Фрагмент текста:
%%

На первых двух этапах мы сталкиваемся с расколом между знанием и истиной: позиция сторонников режима была ложной, но в их критике содержалась некая истина, тогда как оппозиция была лицемерной (хотя это лицемерие было обусловлено ограничениями, установленными самим режимом, так что в лицемерии своей оппозиции режим имел дело с истиной о ложности своего собственного дискурса); на третьем этапе лицемерие наконец оказалось на стороне самого режима. То есть когда диссиденты наконец признали, что они стремились к власти, либеральные, «цивилизованные» члены партии критиковали их за брутальную жажду власти – конечно, эта критика была чистым лицемерием, так как она высказывалась теми, кто (все еще) обладал безграничной властью. Другая ключевая черта состояла в том, что на первых двух этапах действительно важной была сама форма, поскольку по своему содержанию позитивная критика существующей власти была неуместной (по большей части она касалась неприятия первых рыночных реформ и была на руку партийным сторонникам жесткого курса) – суть состояла в месте высказывания, в том, что критика формулировалась извне. На следующем этапе, этапе автономного гражданского общества, эта внешняя позиция превратилась в позицию «для себя», то есть ключевое измерение вновь было чисто формальным, связанным с ограничением власти политической областью в узком смысле этого слова. И только на третьем этапе форма и содержание совпали.

Здесь важна логика перехода от «в-себе» к «для-себя». Когда любовник бросает своего партнера, брошенного субъекта всегда травмирует узнавание о третьем лице, которое вызвало разрыв; но не станет ли хуже, если партнер узнает, что никого не было, что партнер бросил его/ее без какой-либо внешей причины? Можно ли сказать, что в таких ситуациях пресловутое «третье лицо» действительно служит причиной, по которой любовник бросает своего бывшего партнера, или же это третье лицо служит просто предлогом, выражающим недовольство связью, которое уже существовало? «В-себе» связь прервалась еще до встречи любовника с новым партнером, но этот факт стал «для-себя», превратился в сознание того, что связь прервалась, только благодаря встрече с новым партнером. Поэтому в каком-то смысле новый партнер – это «отрицательная величина», выражающая недовольство отношениями – но как таковой он необходим, чтобы это недовольство стало «для-себя», чтобы оно актуализировалось. Переход от «в-себе» к «для-себя» сам по себе связан с логикой повторения: когда вещь становится «для-себя», ничего в ней на самом деле не меняется; она просто вновь утверждает («замечает») то, что уже было «для-себя»[88]. Таким образом, «отрицание отрицания» представляет собой повторение в чистом виде: сначала определенный жест совершается, но терпит провал; затем тот же жест просто повторяется. Разум – это просто повторение рассудка, который лишает его избыточного багажа сверхчувственного иррационального Потустороннего, точно так же, как и Христос не противостоит Адаму, а сам является вторым Адамом.

%%

[Данные для понимания графиков]
%%

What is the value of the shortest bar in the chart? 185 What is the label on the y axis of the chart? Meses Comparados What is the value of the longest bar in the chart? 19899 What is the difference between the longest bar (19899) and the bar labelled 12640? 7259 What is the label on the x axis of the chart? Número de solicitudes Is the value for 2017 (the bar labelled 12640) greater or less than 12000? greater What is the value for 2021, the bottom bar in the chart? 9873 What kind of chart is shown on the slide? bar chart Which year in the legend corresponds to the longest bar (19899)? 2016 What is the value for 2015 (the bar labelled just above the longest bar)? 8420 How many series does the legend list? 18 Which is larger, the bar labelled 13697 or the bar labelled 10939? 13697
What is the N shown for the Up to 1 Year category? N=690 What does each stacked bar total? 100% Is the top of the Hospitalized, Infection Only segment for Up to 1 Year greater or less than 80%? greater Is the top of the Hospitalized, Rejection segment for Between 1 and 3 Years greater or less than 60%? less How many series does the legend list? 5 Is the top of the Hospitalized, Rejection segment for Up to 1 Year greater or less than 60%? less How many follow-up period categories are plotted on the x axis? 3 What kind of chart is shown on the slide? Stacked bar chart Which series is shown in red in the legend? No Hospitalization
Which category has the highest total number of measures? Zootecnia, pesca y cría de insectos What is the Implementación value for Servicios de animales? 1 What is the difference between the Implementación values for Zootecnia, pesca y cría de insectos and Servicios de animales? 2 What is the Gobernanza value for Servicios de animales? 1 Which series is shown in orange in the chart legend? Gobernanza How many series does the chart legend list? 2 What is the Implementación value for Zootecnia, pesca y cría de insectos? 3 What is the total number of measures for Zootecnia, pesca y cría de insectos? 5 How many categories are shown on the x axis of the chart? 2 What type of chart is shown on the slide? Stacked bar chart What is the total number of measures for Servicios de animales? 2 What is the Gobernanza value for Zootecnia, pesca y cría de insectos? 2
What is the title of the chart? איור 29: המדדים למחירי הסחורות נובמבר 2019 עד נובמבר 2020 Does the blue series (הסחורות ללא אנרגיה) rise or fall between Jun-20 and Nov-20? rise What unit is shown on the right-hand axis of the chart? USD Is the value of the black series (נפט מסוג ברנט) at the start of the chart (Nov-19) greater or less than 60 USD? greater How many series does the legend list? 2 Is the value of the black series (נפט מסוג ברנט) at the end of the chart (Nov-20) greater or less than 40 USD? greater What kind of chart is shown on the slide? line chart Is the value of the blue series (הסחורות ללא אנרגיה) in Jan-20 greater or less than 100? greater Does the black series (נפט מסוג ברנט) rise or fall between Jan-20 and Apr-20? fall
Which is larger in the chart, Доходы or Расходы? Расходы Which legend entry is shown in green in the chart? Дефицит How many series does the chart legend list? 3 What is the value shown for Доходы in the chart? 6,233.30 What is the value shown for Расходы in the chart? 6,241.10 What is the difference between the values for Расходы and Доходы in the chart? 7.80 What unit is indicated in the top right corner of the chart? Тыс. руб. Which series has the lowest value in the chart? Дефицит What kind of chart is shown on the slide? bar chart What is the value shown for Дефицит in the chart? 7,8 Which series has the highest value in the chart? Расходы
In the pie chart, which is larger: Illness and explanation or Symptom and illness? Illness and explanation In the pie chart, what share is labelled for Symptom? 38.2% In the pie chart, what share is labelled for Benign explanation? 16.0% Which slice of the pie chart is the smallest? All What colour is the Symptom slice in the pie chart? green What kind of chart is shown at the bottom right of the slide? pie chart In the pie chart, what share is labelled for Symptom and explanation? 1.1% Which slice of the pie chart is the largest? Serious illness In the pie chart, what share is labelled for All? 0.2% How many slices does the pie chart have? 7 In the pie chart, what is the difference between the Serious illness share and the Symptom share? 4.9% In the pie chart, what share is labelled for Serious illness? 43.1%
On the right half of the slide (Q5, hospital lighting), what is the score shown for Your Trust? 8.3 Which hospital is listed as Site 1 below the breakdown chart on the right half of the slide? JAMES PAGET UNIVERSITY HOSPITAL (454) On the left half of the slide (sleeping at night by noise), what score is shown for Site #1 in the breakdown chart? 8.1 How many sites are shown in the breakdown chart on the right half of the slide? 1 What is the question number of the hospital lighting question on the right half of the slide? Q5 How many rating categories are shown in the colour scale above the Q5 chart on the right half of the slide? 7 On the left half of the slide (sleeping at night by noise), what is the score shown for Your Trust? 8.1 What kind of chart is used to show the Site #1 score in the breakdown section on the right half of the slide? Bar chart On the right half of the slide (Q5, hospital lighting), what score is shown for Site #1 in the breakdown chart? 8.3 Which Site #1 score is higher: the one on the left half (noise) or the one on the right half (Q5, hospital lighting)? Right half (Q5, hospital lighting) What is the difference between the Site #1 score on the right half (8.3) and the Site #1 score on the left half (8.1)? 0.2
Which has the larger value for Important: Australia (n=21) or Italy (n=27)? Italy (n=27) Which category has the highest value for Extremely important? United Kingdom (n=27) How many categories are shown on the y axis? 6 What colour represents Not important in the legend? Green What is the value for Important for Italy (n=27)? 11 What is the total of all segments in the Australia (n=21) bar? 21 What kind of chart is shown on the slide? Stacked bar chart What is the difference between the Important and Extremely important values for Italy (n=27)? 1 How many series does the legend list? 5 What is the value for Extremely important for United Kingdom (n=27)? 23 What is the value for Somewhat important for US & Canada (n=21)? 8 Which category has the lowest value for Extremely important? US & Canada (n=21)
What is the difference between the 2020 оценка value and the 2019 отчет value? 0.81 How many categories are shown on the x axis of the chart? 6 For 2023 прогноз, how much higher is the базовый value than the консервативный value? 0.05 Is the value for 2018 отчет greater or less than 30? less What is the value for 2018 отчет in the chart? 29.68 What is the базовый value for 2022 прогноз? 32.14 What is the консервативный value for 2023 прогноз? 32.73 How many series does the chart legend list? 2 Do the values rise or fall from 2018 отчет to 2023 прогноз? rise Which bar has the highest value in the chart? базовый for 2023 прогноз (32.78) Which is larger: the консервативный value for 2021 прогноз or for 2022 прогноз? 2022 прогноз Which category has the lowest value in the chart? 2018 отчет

%%

Выполните задания:
A: Определите, соответствуют ли фрагменту о переходе от «в-себе» к «для-себя» три утверждения: (i) на третьем этапе лицемерие оказалось на стороне режима; (ii) форма и содержание совпадали уже на первых двух этапах; (iii) Христос противостоит Адаму. Для каждого утверждения ответьте «да» или «нет» и дословно приведите решающие слова текста.
B: Продолжите фрагмент о переходе от «в-себе» к «для-себя», начав сразу после его последнего предложения.

Ответы:
A:
(i) Да: «на третьем этапе лицемерие наконец оказалось на стороне самого режима».
(ii) Нет: «И только на третьем этапе форма и содержание совпали».
(iii) Нет: «Христос не противостоит Адаму, а сам является вторым Адамом».

B:
Самореферентность этого перехода лучше всего отражает острота У. К. Филдса, предлагающая свою версию гегелевского изречения, что тайны египтян были также тайнами для самих египтян: обмануть можно только мошенника; то есть обман будет успешным, только если он использует и манипулирует склонностью самой жертвы к обману. Этот парадокс подтверждает каждый успешный мошенник: мошенничество удается только тогда, когда намеченной жертве обрисовывают перспективу быстрого обогащения полулегальным способом, так что жертва, воодушевленная предложением обмануть третью сторону, не замечает главного, того, что сделает ее «лохом»… или, пользуясь гегелевским языком, ваша – мошенника – внешняя рефлексия о жертве уже является внутренним рефлексивным определением самой жертвы. В моем «отрицании» – обмане несуществующей третьей жертвы – я в действительности «отрицаю себя», обманщик сам оказывается обманутым (в своеобразном насмешливом обращении «искупления искупителя» из вагнеровского «Парсифаля»).